Looping kernel based on change

Sorry for the vague title.

So I had an idea where each work item reports for change and writes it down some where and if there was a change the kernel is run again until no change is reported. Now what would be the best implementation of this when speed is important.

  1. Let the kernel run through once and check for change on host side by running through the buffer where the change is reported and run again if there was change.

  2. Run the kernel X amount of times before check for change on host side by running through the buffer where the change is reported and run again if there was change.

  3. Use atomic integer to increment it during kernel execution and use while(change) loop to check if to run the loop again.

First one might be bad since it requires host check before the scanning can be started again. And that buffer read could take some time.

Second one is the same but would require less host checks but might do extra work for nothing. No problems would come from those extra checks.

I don’t know how atomics work exactly.

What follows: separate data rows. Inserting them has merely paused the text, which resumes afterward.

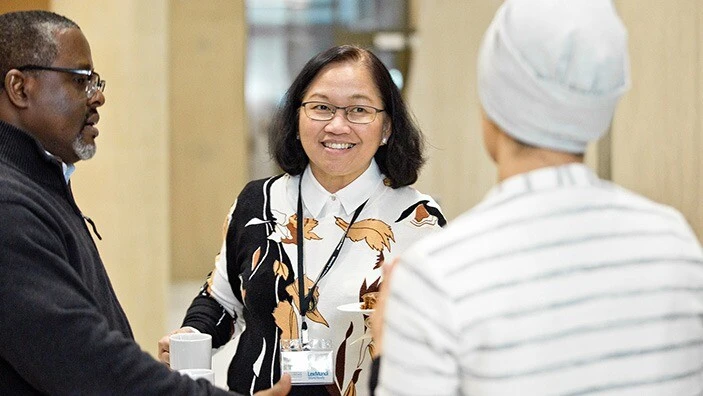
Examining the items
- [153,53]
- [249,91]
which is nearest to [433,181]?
[249,91]

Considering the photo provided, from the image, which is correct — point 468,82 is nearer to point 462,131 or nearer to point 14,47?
point 462,131

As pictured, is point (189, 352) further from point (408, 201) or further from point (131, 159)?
point (131, 159)

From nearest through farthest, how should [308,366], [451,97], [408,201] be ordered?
[308,366] < [408,201] < [451,97]

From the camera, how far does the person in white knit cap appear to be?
1.42 m

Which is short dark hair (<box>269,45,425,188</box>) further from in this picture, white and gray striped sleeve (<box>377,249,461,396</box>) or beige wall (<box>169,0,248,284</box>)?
beige wall (<box>169,0,248,284</box>)

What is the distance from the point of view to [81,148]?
7.77 ft

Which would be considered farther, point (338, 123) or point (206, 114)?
point (206, 114)

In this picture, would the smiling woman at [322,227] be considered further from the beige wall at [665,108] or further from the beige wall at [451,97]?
the beige wall at [451,97]

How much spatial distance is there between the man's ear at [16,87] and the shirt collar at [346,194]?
0.94m

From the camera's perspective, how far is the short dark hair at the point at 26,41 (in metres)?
2.24

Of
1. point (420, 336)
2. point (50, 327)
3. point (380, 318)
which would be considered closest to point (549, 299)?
point (420, 336)

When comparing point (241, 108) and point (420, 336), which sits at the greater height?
point (420, 336)

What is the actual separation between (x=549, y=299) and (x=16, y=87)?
4.37 ft

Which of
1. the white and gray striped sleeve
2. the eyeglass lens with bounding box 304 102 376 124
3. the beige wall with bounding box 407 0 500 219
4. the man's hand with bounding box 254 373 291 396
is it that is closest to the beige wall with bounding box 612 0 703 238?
the eyeglass lens with bounding box 304 102 376 124
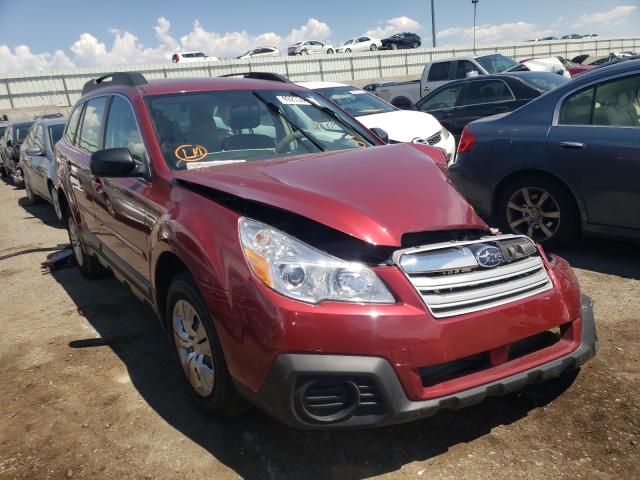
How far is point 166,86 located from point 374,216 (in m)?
1.94

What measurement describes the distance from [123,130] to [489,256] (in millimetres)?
2495

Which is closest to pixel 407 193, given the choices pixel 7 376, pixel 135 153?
pixel 135 153

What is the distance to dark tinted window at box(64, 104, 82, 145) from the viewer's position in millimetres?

Does its use freeze other work items processes until everyone has incremented it? Should I just use one unsigned integer which would not be atomic and have all the work items data race it when incrementing. Could it actually end up being 0 when there would be a change?

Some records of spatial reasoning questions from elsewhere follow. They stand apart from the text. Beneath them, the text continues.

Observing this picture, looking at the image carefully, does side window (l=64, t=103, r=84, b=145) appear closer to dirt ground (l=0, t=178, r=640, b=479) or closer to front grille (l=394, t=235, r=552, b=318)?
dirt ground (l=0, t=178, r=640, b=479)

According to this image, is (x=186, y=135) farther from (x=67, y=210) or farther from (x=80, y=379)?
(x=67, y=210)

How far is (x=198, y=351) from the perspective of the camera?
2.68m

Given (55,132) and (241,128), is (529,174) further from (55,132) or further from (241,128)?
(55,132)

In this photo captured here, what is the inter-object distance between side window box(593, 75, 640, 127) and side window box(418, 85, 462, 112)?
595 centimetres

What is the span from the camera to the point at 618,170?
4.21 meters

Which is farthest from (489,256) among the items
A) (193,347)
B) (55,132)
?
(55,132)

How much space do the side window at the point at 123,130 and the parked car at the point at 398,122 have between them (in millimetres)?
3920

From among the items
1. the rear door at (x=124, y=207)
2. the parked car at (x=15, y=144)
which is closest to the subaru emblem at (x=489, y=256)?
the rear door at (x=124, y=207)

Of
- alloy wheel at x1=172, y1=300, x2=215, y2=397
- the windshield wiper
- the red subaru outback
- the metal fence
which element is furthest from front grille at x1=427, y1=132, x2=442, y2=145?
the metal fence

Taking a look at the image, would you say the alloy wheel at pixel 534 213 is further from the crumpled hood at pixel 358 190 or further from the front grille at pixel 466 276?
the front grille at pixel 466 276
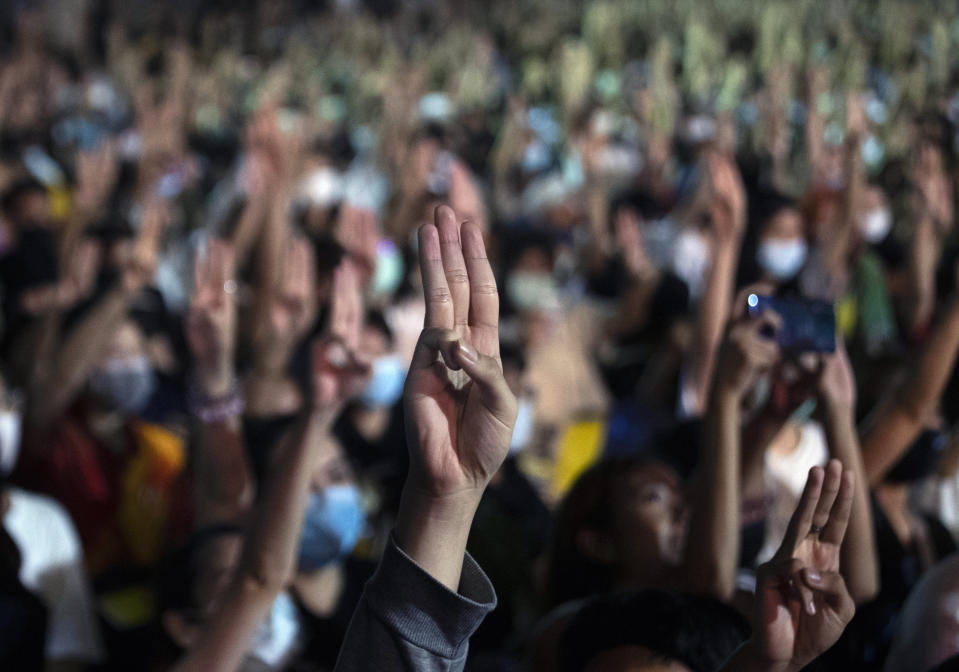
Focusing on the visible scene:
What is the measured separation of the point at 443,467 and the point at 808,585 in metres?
0.49

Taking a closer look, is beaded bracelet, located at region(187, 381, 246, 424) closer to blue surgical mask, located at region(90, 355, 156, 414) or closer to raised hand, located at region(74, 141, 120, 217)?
blue surgical mask, located at region(90, 355, 156, 414)

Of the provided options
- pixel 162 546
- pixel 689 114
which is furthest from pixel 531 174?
pixel 162 546

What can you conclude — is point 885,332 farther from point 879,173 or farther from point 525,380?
point 879,173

All I need is one reported change to continue the loop.

Implementation suggestions would be nice, no code needed. Any thoughts?

[QUOTE=EmJayJay;31259]So I had an idea where each work item reports for change and writes it down some where and if there was a change the kernel is run again until no change is reported. Now what would be the best implementation of this when speed is important.

  1. Let the kernel run through once and check for change on host side by running through the buffer where the change is reported and run again if there was change.

  2. Run the kernel X amount of times before check for change on host side by running through the buffer where the change is reported and run again if there was change.

  3. Use atomic integer to increment it during kernel execution and use while(change) loop to check if to run the loop again.
    [/QUOTE]Most likely none of those. One of the good rules of good data processing is: know your data!
    This is especially the case for CL devices, GPU in particular as they often have considerable benefits for running coherent work items.
    So if I had to do that, I’ll have the kernels build a queue using atomics so a further host call can enqueue more processing in blocks. But you would need readbacks… or CL2 pipes maybe or an hypotetical clEnqueueNDRangeIndirect which does not exist.

Keep in mind you can just provide your kernels an early-out path. If they are coherent this would not even require a sync.

[QUOTE=EmJayJay;31259]
I don’t know how atomics work exactly. Does its use freeze other work items processes until everyone has incremented it? Should I just use one unsigned integer which would not be atomic and have all the work items data race it when incrementing. Could it actually end up being 0 when there would be a change?[/QUOTE]Atomics map directly to hardware constructs enforcing an order of operations. Those hardware features don’t enforce a specific order but guarantee the end result will be the same as modifying the variable in some order.

That is, if you write 0x0, 0x0123, 0xabcd, 0xf000 you can be sure to read one of those values: you don’t know which one however. A non-atomic path might read (as example) 0xab23 or just garbage.

Atomics are not standard variables. You access them only by pointers and manipulate them through specific instructions (see CL1.2 - section 6.12.11 Atomic Functions for the baseline you can reasonably expect those days). It is my understanding those pointers shall be declared volatile but they work anyway for me.